BEGIN Source document
The phase composition was analyzed by X-ray diffraction (XRD) with CuKα radiation. D8 Discover diffractometer (Bruker AXS, Germany) equipped with 1D detector Lynxeye was used in divergent beam geometry. Moreover, the obtained XRD patterns were subjected to Rietveld refinement in order to ascertain the weight fraction of the identified phases and calculate the average values of coherently scattering domains (CDD) reflecting the so-called crystallite size.

The diffuse reflectance was measured by an UV-VIS-NIR scanning spectrophotometer (Shimadzu, Japan) with a multi-purpose large sample compartment. The measured area was about 2cm2. The reflectance curves obtained between 200 and 2000nm were collected. Prior to the measurement a calibration process was conducted using a BaSO4 reference in order to minimize the error from the environment.

Photoluminescence experiments were performed by Varian Cary Eclipse fluorescence spectrophotometer (Agilent, USA) equipped by Xenon flash lamp and monochromator excitation source. Emission spectrum was obtained by excitation light of 250nm wavelength. Time resolved AGL curves were measured at different emission wavelengths after an excitation light of 225nm wavelength. This excitation wavelength was selected as it gave the strongest signal. The AGL curves were normalized to better compare the kinetics of the different emission wavelengths.

Results and discussion

Microstructure of the as-sprayed and annealed coatings is displayed in Fig. 1. The as-sprayed coating is rather porous; Archimedean (water immersion) specific weight was 4.54g/cm3, open porosity 16.03%.
END Source document
BEGIN Source material
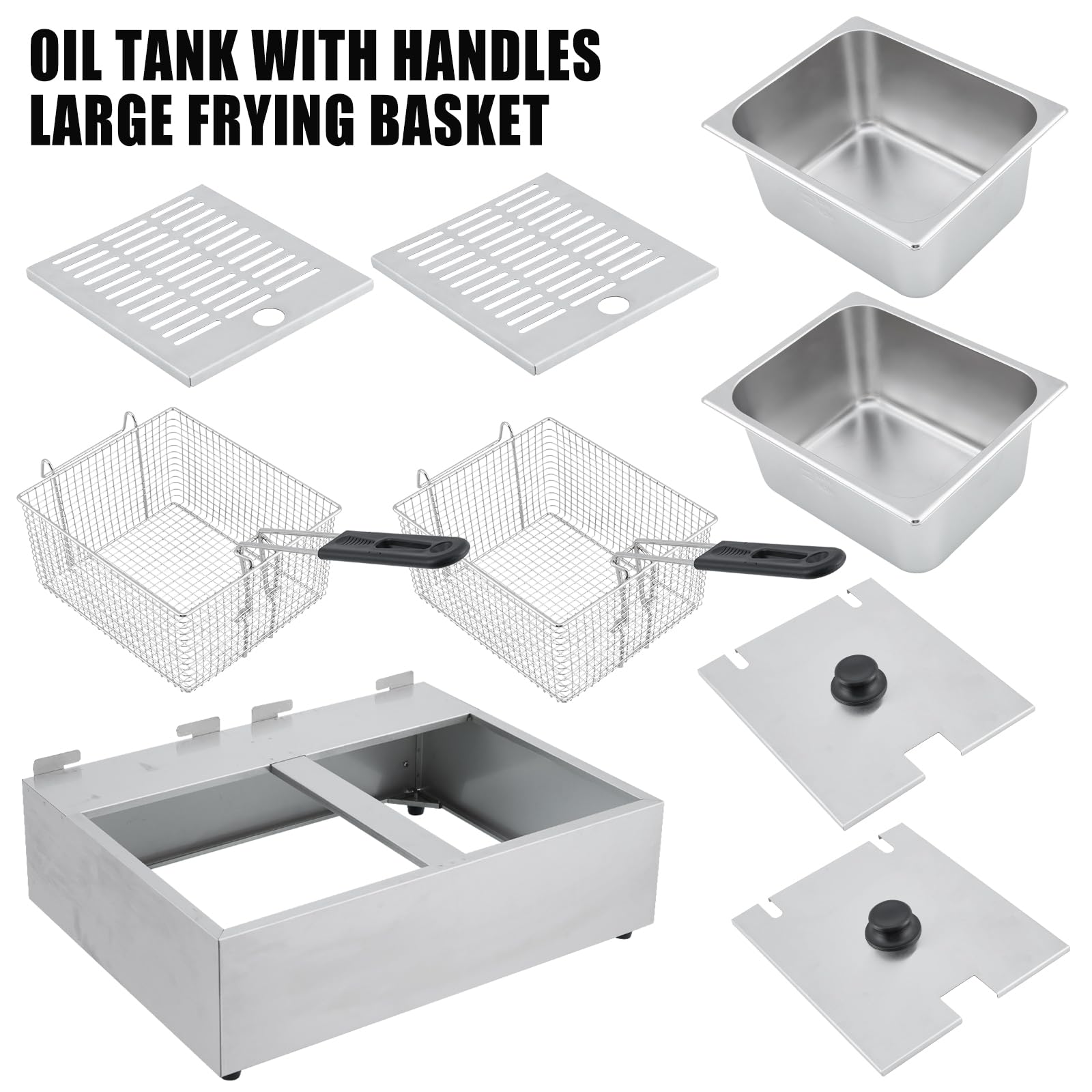 OIL TANK WITH HANDLES
LARGE FRYING BASKET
END Source material
# Work to complete
**A)** Render this sentence from the coating analysis text in Spanish: "This excitation wavelength was selected as it gave the strongest signal."
**B)** Pick up the coating analysis text after its final sentence and carry it forward.
You can set the material aside for this work.

# Responses by item number
**A)** Esta longitud de onda de excitación se seleccionó porque daba la señal más intensa.

**B)**
Fig. 1.

Cross sections of the SrZrO3 coating (as-sprayed, left; annealed, right, optical microscopy).

(0.62MB).

The changes of porosity character after annealing could be described as transformation towards a more homogeneous microstructure. The total porosity dropped from 23.8% to 13.3%, number of voids dropped from 2355 per mm2 to 2136 per mm2, and mean equivalent diameter of a pore from 8.9μm to 7.5μm. This means that pores are after annealing less frequent and finer. Certain degree of sintering took place. The circularity rose from 0.511 to 0.568 and minimal circularity from 0.035 to 0.058. The pores became more globular. This is also an indication of sintering. The microstructure is considerably different, cf. Fig. 1a and b.

The XRD indicated presence of phases with tetragonal and orthorhombic symmetry. Due to the similarity of lattice plane distances and XRD signal intensity ratios, the tetragonal phase is isomorphous with commonly plasma sprayed tetragonal zirconia (t-ZrO2) stabilized at room temperature by Y2O3. Proximity of Y and Sr elements in the periodic table caused similarity of recorded patterns. The crystallite size of as-sprayed coating was relatively large, 413nm.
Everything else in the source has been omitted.